> [Your instructions]: Within the records below, reproduce without change the lines from the line that has "order: Artiodactyla" through the line that has "common name: domestic cow", and only those.

Stored items
════════
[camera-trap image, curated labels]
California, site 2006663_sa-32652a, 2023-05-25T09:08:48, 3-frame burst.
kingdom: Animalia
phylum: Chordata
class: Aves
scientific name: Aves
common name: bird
════════
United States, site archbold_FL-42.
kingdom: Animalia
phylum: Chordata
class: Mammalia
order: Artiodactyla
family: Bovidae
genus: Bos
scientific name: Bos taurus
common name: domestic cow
════════
> [Task answer]:
order: Artiodactyla
family: Bovidae
genus: Bos
scientific name: Bos taurus
common name: domestic cow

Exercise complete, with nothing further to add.